Ten membulatkan matanya tapi hanya sebentar lalu laki-laki itu tersenyum. Telapak tangan laki-laki itu terasa hangat dipipi Eva. Perempuan itu masih bertatapan pada Ten selama beberapa saat, saat Ten menurunkan wajahnya mendekat kearahnya. Eva memutuskan kontak mata mereka dengan memejamkan matanya. Dan yang Eva sadari selanjutnya, Ten sudah menciumnya dengan hangat.

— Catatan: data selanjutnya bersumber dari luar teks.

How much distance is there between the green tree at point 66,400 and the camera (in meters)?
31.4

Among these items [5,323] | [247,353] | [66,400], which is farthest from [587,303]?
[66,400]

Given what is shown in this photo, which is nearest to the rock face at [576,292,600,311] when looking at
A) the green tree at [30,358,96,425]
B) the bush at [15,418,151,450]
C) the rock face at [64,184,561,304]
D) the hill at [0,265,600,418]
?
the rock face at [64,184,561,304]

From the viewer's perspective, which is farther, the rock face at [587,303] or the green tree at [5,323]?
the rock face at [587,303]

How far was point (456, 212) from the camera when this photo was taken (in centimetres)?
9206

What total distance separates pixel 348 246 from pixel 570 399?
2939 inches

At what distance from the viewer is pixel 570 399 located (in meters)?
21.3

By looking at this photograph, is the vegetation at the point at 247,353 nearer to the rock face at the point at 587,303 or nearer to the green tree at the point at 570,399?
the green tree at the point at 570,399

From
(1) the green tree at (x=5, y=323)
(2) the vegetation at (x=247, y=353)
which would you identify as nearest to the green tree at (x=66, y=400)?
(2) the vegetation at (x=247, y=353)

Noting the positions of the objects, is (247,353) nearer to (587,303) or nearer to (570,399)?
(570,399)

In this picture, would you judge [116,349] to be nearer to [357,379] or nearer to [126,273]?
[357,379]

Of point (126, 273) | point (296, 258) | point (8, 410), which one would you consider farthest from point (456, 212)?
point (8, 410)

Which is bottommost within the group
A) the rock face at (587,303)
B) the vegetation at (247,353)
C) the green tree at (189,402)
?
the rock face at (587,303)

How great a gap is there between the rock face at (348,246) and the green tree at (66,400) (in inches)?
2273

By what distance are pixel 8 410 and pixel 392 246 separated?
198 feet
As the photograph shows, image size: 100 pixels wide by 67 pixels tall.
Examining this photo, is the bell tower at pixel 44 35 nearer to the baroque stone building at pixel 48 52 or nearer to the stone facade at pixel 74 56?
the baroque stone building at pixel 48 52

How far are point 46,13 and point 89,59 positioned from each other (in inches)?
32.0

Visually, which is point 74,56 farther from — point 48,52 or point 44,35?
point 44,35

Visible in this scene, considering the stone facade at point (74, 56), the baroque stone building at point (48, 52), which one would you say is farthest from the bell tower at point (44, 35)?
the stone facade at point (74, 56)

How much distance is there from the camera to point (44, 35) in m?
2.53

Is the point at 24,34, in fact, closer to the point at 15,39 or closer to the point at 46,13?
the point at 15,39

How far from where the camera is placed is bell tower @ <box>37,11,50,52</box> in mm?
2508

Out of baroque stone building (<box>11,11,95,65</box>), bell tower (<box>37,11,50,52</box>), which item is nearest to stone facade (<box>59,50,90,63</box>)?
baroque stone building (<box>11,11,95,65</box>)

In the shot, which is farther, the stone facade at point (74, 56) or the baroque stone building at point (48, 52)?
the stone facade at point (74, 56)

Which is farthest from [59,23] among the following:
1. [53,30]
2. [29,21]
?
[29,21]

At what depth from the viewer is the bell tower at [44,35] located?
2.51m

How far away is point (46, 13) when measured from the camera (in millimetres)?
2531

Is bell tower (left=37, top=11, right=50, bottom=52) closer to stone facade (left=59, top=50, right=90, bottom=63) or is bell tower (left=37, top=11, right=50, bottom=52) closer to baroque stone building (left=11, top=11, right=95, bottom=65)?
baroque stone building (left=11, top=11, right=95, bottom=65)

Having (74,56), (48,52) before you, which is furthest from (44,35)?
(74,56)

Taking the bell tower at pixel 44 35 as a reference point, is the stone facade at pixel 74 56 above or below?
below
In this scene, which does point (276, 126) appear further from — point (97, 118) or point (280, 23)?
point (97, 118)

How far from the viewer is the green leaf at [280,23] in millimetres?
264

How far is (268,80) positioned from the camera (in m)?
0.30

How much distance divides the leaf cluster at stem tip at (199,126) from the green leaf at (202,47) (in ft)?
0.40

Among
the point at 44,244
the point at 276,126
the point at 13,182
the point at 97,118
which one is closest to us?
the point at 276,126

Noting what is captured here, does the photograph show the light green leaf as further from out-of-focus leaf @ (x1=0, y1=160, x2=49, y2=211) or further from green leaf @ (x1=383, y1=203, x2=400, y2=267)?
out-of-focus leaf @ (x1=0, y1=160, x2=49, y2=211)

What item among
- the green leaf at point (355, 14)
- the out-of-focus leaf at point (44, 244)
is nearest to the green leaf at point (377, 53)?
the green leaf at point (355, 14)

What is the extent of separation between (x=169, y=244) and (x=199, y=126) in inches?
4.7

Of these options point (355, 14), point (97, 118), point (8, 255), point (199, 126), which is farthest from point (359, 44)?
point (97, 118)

Cengkraman Eva pada baju Ten makin erat saat Ten memperdalam ciuman mereka dan memeluknya lebih erat. Pikiran perempuan itu kosong, ia tidak bisa memutuskan apa yang harus ia lakukan. Tapi kemudian Ten menjauh dari dirinya secara mendadak. Eva membuka matanya menatap bingung pada laki-laki itu.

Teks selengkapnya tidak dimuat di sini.